A student used AI to create self-help blog posts that fooled humans

Using OpenAI's GPT-3 language model, Liam Porr was able to generate blog posts that read as though they'd been written by a real person.

artificial intelligence hand type on keyboard

Over the course of a couple of weeks, a college student named Liam Porr utilized the OpenAI’s language model GPT-3 to craft several blog posts about self-help and productivity, some of which gained substantial traction online. MIT Technology Review reports that, despite the moderate success of this experiment, Porr doesn’t think AI will replace writing jobs — it will merely make writers more efficient. Newsrooms around the world certainly hope so.

Though GPT-3 can construct coherent and sometimes even beautiful sentences, it still stumbles on logic-based copy creation. This prompted Porr to only create posts in the realm of self-help, writing only the title and introduction as well as adding a photo. He would also promote the articles, one of which reached the number one spot on Hacker News — ahead of an NPR post about doomscrolling.

The blog — When Porr sort of came clean, he revealed that the Adolos substack he used to create the posts was named after the Greek god of deception — Dolos — with an “A” placed in the front. In a personal, more detailed post, he discussed his methodology and hypothesis for future GPT-3 applications in media.

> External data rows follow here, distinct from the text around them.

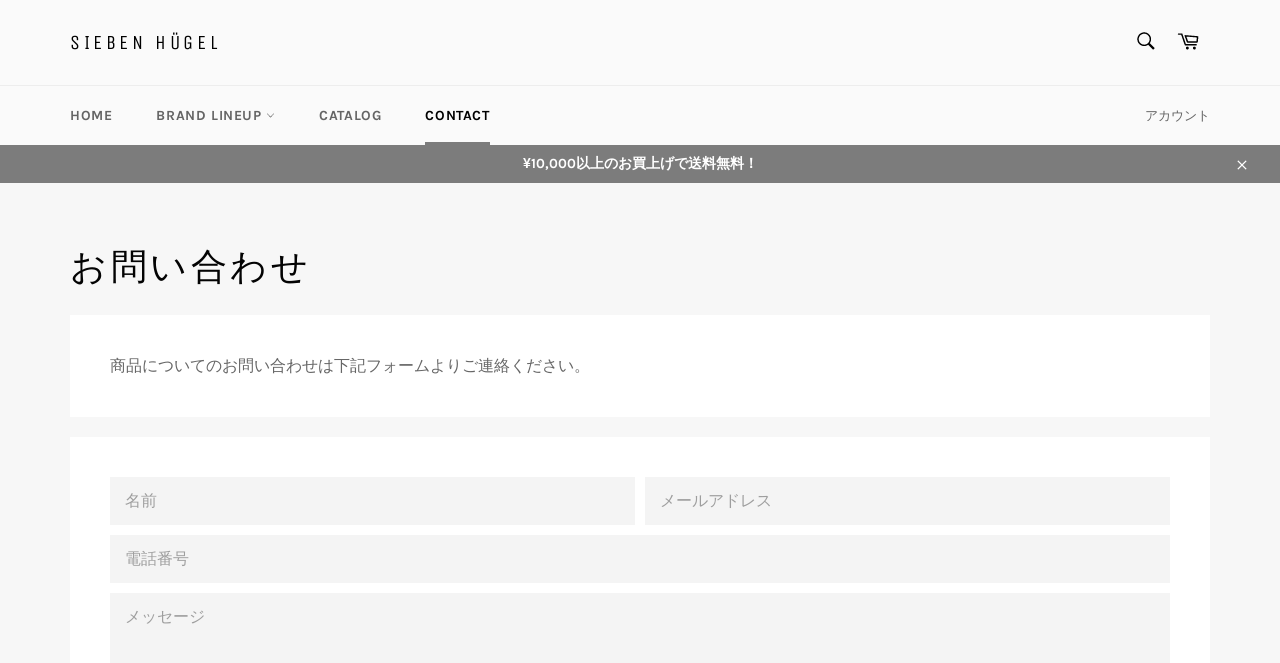

--- FILE ---
content_type: text/css
request_url: https://shop.sieben-hugel.com/cdn/shop/t/3/assets/style.css?v=36617536281047608151727318715
body_size: -698
content:
.product-single__price_tax {
    margin-left: 20px;
    font-size: 16px;
      color: #000;
    font-weight: 400;
}
span.tax_text {
  font-size: 15px;
}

In two weeks, the Adolos substack was visited more than 26,000 times, it gained roughly 60 subscribers, and the rare comments questioning the articles’ creation were downvoted by those assuming cruelty instead of justified skepticism.

What does this mean for media? — Porr thinks GPT-3 could make journalists' days easier. He suggests that media companies could save money while decreasing writers’ workloads. Wielded by a good writer, GPT-3 could help expedite quick news hits, but Porr thinks writers are too sensitive to embrace the technology:

“This leaves room for a new kind of media company. One that’s fast and lean. The writing team will be small, but experts at bending GPT-3 to their will. It’s a 2006 Chevy Suburban vs a 2020 Tesla. You can't mod your suburban into a Tesla, they’re completely different models.”

In an industry as tenuous as media that increasingly relies on attention, it’s all but certain some outlets will embrace algorithmically generated content as long as it gets hits. It's clickbait as we already know it, but quicker, cheaper, and easier. Automated systems are already being used to generate financial news stories and baseball game recaps. Because both earnings reports and baseball games are statistics-heavy, templates are often sufficient for communicating the key points.

One would hope that such implementation would allow for more time and resources for original reporting and not rampant layoffs for publications that run themselves. But even in a pre-COVID world, reducing the workforce is a leading way to diminish costs in the quest for reaching or maintaining profitability.

Luckily for writers, the GPT-3 is pretty repetitive and sometimes nonsensical, so we can hold onto hope and our jobs… at least until the almost inevitable GPT-4 or GPT-5 comes along. By then, it may not just be journalists who need to worry about automation's effect on their lives, but also its potential abuse for propaganda, misinformation, and deepfakes. Hopefully, the tools to spot automated content keep up with those designed to create it.